REQUIREMENT 1 —
In the church report, transcribe the passage from "After last week’s" up to and including "the 11am service.".
REQUIREMENT 2 —
Translate this sentence from the church report into Spanish: "Eunice reminded people that the kitchen renovation was starting Feb. 8."

SELECTED EXCERPT —
§ §

Fifth Sunday in Epiphany, Jan. 31, 2016

  January 31, 2016  (full size gallery)

After last week’s snow, warmer temperatures helped those digging out this week from last weekend’s large snow. We have a slideshow of the church from Wed. Jan 27 with significant amount of snow remaining.  Since then warmer temperatures have created  substantial melting. Today was mild for winter with mixed sun and clouds. The sun was apparent at the 11am service.

This is the last Sunday of the month and two services – Holy Eucharist Rite I at 9am and Morning Prayer at 11am. This week is the 4th of 5 Sundays in the Epiphany. 

We recognized Helmut’s 82nd birthday. He said he was most thankful to be alive. The flowers on the altar were placed by Marion Mahoney for husband Tom. We continued with St. Peter’s music, the 4th part on the notes on the lines of the staff during the announcements. 

Bill Wick announced that Lady’s Night Out was going to be a afternoon out at the Riverside Theatre in Fredericksburg to see "My Fair Lady" in early April. Please call him to make a reservation by Feb. 29

Eunice reminded people that the kitchen renovation was starting Feb. 8. The Village Dinner this Wed., Feb. 3 will feature chicken.

§ §

Stored data entries —
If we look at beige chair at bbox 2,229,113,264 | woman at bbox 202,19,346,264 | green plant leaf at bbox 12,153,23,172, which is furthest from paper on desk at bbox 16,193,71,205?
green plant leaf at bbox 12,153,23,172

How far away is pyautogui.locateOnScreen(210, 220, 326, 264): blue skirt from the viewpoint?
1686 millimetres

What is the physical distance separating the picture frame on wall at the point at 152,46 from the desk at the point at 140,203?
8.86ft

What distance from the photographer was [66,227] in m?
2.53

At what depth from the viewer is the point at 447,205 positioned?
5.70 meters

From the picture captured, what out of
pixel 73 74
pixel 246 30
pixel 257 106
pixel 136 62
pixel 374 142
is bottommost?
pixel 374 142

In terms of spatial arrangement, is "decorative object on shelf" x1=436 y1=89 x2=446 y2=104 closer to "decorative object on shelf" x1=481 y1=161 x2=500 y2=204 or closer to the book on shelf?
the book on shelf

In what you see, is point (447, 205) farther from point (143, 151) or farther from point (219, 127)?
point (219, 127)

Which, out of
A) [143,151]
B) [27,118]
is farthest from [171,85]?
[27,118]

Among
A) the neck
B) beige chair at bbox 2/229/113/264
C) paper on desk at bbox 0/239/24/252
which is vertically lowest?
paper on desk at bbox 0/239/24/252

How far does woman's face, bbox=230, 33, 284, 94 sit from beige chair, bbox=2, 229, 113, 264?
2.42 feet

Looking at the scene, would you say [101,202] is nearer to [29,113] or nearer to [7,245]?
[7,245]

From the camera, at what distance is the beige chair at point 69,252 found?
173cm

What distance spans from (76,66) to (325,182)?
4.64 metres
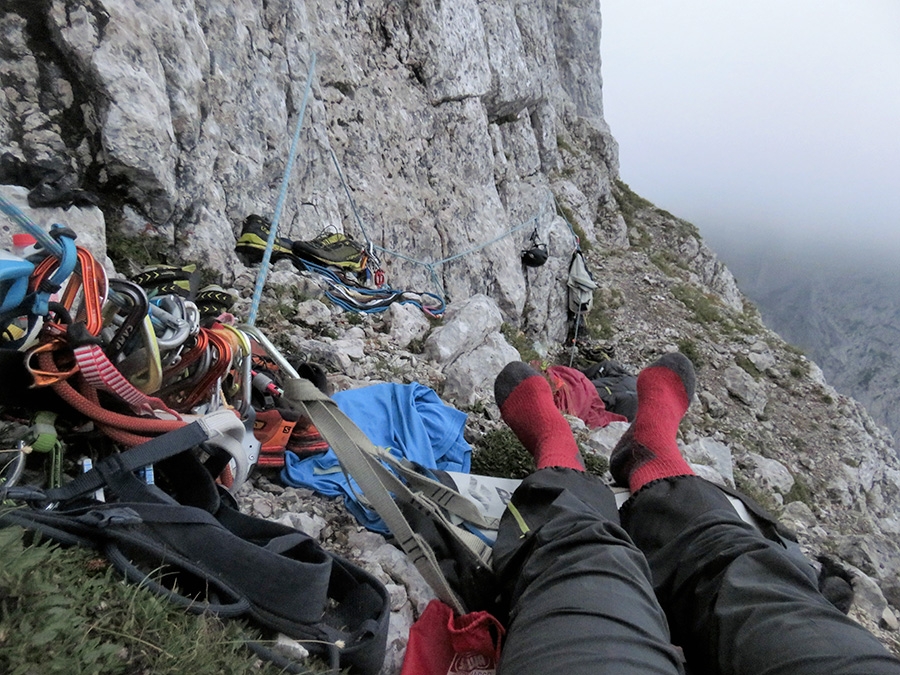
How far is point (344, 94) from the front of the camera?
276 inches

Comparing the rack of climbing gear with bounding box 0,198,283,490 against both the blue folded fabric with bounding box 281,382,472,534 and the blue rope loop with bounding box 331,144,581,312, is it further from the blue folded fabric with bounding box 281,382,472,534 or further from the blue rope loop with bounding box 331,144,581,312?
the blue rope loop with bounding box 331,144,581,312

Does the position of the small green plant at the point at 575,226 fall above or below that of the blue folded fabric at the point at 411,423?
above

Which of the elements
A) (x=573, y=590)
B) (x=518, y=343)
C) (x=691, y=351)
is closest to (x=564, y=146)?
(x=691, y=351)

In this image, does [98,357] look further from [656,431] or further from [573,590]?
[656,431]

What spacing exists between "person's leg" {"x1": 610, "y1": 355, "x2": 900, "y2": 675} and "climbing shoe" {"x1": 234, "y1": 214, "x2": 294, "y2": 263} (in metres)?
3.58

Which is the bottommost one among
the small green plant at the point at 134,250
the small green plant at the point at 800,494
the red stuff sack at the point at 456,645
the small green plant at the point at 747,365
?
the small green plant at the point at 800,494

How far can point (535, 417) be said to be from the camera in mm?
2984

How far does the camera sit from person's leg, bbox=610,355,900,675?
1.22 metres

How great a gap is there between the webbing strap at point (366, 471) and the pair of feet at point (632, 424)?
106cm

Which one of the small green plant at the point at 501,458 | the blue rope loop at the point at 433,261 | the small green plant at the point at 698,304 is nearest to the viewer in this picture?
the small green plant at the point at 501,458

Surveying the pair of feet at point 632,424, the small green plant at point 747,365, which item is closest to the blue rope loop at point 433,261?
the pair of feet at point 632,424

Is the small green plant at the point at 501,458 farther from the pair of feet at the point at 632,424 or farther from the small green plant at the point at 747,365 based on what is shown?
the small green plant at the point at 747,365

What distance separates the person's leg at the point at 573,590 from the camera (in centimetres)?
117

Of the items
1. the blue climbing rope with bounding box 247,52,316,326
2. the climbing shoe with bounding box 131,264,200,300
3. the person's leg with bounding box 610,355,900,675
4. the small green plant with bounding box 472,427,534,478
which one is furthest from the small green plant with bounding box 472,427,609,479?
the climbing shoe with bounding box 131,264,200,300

§ §

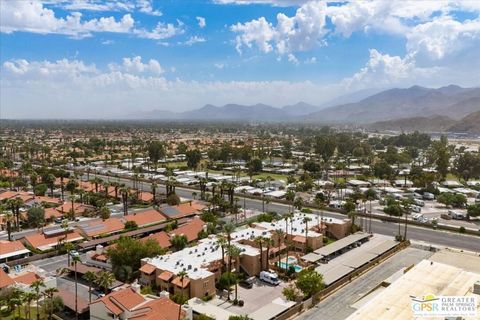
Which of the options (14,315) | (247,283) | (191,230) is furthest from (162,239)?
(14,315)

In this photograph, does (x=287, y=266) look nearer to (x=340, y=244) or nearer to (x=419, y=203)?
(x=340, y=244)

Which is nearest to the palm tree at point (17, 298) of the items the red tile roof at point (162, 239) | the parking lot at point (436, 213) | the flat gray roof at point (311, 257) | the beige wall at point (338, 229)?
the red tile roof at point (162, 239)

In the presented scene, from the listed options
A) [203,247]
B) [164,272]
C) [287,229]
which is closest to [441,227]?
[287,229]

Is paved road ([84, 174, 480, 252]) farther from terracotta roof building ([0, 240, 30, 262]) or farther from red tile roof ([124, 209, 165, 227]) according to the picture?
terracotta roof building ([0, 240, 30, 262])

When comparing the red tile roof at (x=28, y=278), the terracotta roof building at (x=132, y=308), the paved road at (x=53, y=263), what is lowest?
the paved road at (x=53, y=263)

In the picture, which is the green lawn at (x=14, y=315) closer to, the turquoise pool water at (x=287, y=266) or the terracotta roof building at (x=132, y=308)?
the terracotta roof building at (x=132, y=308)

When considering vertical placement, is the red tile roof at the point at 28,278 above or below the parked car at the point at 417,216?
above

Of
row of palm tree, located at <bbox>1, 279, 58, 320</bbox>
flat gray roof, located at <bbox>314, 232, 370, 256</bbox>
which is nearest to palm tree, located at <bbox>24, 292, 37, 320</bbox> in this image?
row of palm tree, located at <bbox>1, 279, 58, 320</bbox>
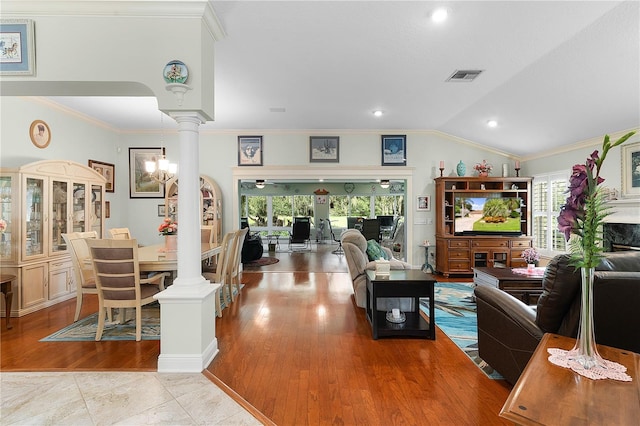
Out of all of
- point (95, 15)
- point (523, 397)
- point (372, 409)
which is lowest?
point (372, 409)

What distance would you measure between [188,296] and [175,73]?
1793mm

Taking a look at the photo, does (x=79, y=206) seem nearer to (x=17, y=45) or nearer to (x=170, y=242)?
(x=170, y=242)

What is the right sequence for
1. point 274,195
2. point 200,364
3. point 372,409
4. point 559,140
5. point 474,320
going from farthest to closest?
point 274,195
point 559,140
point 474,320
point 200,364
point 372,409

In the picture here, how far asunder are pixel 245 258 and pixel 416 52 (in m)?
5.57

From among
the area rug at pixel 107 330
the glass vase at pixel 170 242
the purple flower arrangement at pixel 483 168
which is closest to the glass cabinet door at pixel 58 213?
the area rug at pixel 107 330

§ §

EXERCISE RESULT 1 —
After last week’s snow, warmer temperatures helped those digging out this week from last weekend’s large snow. We have a slideshow of the church from Wed. Jan 27 with significant amount of snow remaining.  Since then warmer temperatures have created  substantial melting. Today was mild for winter with mixed sun and clouds. The sun was apparent at the 11am service.

EXERCISE RESULT 2 —
Eunice le recordó a la gente que la renovación de la cocina comenzaba el 8 de febrero.